At the start of the story, Zora’s husband and mother travel to visit her daughter in England. What starts as blissful peace for Zora — to have a break from care and to focus on her favourite painting — turns to the realisation that she is confined to the city alone. As the weeks turn into months, the story becomes a battle of survival. Providing glimpses of her family’s story adds to her injustice, of how the rest of the world continues. Through the turmoil, Zora develops friendships with her neighbours, and you get to experience the small joys and heart-wrenching losses of the characters, how they come together and adapt to survive and show their resilience by continuing in their ‘normal’ days. It also shows no one is perfect, especially when pushed to their limits, allowing you to reflect on your viewpoint of modern day values and give empathy to her choices, when really, Zora is changed forever. 

 

The standout point of the book for me, is how Priscilla so skillfully captures the raw essence of living in a city under siege.
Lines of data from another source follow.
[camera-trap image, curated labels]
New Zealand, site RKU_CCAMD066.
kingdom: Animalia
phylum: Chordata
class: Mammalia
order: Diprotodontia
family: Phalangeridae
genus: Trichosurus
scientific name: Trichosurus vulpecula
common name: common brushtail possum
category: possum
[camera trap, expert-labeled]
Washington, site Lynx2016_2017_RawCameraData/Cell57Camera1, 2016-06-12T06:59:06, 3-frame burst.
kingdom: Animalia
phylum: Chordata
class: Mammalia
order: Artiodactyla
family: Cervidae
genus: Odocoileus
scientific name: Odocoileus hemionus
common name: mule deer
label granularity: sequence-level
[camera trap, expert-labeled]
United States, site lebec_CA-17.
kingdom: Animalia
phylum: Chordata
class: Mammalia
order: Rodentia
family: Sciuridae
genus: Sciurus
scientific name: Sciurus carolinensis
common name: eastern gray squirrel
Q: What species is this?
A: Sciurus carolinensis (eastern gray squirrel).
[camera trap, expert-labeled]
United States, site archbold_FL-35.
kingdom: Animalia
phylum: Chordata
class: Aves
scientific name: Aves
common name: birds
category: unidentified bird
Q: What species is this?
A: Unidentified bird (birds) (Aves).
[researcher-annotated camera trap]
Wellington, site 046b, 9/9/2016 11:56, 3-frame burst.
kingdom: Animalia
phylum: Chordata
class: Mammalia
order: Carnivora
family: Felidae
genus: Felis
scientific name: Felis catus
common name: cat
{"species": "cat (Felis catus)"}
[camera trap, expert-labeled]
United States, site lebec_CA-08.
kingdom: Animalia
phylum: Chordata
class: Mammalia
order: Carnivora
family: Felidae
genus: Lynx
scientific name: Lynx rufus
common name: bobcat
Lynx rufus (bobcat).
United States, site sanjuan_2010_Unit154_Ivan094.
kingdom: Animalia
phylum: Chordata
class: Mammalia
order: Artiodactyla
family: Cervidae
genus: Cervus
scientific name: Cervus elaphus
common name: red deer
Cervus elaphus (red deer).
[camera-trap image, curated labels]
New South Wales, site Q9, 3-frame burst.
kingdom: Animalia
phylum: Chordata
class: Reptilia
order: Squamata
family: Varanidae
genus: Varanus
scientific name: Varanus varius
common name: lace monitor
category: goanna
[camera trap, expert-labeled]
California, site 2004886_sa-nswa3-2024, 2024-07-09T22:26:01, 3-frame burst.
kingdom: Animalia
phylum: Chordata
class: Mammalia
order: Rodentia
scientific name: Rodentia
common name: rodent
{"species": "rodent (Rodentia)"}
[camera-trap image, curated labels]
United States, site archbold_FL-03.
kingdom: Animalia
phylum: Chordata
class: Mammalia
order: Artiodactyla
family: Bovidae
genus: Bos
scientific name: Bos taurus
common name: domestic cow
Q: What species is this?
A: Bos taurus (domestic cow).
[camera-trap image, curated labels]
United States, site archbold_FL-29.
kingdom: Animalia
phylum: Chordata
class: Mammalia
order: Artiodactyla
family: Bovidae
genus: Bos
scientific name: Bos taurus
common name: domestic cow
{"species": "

Seeing it through Zora’s artistic eyes brings the city to life: I can picture her apartment, her studio, the view from her kitchen window; I can picture the streets and her neighbours, the mountains that surround them. Priscilla shows how Zora transforms pain into art; her paintings and day-dreaming visions express the horror of war as the city is transformed. It is often said that creativity is highest during pain, and this is a true representation: you can imagine the devastating but beautiful pieces that Zora produces; her interpretation of the broken bridges, the fire-lit sky, her deepening loss.

 

Black butterflies is a valuable read for everyone, to humanise war, and start to understand the impact to individuals.